But it's easy to see how and why the "first profile picture" challenge has achieved some rapid virality. For starters, it relies on that sweet psychological mix of exhibitionism and peer pressure that propelled the Ice Bucket Challenge to global ubiquity: between that direct call to action from a personal friend, and the opportunity to show off how young/thin/hilarious you used to be, how can you not post, really?
On top of that, dredging up old photos taps into a universal nostalgia for an earlier time/self/social network.
There's an entire industry founded on these feels, actually, and business is booming.
Recollect, a Web-based archiving service, promises to record "everything you do online" so that you can "find old memories" after the fact. TimeHop, an app whose sole purpose is surfacing things you've posted online in the past, is one of the App Store's most popular social networking apps. ("Celebrate the best moments of the past with your friends," it promises. "It's like #tbt every day!")

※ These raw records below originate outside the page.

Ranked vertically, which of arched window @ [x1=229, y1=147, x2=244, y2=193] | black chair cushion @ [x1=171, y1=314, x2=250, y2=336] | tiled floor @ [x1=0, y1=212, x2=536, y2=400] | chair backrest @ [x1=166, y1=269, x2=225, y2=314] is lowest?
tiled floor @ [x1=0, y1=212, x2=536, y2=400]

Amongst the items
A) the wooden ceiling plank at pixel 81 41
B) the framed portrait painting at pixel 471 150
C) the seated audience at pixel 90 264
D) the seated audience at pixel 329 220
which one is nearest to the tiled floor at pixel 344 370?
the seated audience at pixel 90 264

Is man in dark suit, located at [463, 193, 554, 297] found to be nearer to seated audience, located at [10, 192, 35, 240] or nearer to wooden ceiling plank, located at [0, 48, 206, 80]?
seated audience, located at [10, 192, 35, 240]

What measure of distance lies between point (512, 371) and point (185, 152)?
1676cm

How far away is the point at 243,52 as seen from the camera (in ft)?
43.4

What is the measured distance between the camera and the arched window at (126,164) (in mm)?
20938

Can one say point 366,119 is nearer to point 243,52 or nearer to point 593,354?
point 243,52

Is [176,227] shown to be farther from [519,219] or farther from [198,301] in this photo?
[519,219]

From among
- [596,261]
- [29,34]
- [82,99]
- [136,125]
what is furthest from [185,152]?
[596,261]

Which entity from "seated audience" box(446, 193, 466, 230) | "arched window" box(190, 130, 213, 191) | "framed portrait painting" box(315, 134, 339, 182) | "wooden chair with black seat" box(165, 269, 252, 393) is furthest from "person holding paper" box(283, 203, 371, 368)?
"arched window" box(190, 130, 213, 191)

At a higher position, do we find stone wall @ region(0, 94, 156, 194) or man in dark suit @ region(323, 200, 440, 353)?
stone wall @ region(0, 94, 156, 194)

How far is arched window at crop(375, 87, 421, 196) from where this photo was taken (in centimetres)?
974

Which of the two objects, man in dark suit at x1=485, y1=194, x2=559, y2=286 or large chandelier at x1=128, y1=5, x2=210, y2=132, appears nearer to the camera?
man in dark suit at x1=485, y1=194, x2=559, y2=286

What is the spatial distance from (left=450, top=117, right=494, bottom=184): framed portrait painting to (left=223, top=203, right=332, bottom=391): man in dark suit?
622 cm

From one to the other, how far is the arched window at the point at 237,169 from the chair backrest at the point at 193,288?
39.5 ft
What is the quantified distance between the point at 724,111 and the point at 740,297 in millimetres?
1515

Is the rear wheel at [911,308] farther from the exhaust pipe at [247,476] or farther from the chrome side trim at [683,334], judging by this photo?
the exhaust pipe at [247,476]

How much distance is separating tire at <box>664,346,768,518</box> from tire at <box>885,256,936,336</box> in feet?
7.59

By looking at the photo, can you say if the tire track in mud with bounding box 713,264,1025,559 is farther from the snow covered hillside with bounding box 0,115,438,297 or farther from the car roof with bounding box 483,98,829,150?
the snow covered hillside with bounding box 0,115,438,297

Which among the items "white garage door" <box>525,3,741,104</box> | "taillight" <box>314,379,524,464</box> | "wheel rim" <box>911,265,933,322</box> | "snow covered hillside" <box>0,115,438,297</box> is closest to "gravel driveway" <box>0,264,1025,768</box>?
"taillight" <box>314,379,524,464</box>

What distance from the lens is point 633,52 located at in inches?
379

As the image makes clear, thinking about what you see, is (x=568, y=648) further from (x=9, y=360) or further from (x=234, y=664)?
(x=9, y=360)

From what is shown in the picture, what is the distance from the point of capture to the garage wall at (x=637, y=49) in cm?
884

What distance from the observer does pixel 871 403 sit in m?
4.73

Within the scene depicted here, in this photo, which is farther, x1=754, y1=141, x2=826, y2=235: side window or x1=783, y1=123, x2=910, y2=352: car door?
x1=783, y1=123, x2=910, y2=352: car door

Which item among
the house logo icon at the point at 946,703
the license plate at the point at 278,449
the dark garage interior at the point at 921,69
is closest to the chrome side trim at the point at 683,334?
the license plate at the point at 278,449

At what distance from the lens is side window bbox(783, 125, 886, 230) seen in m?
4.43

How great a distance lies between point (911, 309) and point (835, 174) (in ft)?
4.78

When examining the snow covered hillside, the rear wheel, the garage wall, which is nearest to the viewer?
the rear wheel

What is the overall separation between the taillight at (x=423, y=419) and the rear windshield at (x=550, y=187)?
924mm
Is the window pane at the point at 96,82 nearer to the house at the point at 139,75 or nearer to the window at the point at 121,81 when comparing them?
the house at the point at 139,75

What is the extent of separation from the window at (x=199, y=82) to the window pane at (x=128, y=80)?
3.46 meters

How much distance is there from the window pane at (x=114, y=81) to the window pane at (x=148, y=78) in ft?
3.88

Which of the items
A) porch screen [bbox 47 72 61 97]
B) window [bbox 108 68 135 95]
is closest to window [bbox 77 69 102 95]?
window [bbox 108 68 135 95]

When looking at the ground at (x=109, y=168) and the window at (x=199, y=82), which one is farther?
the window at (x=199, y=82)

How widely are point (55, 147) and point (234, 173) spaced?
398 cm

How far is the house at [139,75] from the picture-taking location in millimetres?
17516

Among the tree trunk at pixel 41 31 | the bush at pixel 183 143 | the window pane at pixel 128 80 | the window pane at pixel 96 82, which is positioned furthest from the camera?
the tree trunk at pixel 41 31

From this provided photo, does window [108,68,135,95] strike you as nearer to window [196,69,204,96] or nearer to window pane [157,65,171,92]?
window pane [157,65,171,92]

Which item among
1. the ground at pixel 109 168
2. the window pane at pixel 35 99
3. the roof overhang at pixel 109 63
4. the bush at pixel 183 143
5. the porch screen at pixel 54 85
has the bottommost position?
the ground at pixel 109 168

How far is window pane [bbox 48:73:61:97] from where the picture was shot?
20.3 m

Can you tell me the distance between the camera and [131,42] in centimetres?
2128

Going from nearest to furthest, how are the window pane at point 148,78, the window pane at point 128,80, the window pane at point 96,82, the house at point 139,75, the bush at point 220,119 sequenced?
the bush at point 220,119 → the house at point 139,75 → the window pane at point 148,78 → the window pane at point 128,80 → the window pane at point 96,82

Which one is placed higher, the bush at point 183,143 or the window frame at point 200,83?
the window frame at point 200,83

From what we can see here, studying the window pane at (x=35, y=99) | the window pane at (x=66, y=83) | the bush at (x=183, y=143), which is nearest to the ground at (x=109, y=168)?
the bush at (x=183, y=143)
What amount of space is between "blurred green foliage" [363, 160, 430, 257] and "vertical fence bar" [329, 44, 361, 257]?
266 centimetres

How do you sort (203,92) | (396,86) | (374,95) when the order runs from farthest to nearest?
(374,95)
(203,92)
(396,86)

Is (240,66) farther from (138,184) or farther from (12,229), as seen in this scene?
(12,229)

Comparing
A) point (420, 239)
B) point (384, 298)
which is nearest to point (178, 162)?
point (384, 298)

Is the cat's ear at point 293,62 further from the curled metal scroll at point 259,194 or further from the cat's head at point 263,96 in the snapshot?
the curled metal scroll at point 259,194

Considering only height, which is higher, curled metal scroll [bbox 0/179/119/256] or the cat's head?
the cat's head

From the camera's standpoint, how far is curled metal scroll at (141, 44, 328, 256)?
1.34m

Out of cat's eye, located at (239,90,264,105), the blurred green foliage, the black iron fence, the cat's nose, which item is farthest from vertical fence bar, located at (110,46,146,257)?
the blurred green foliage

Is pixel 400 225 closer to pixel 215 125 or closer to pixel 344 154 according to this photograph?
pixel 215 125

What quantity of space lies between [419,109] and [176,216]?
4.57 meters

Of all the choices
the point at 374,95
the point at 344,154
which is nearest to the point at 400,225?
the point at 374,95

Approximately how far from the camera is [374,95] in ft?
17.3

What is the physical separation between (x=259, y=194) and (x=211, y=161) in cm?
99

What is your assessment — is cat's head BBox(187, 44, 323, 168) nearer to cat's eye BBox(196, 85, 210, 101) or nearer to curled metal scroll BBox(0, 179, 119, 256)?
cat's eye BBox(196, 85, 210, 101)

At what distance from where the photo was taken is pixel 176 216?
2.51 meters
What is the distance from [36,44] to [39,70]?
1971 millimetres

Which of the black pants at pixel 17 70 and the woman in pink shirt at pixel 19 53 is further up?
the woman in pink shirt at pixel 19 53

Don't even get us started on #tbt: That schmaltzy, sepia-toned orgy of reminiscence has been celebrated some 300 million times on Instagram alone.
So give in, Rachels of the internet! Like it or not, the grinning, flash-washed faces of a hundred younger Facebook friends are coming for your News Feed.
Take them as a reminder of a smaller, more innocent Internet - an internet without dumb social "challenges" like these.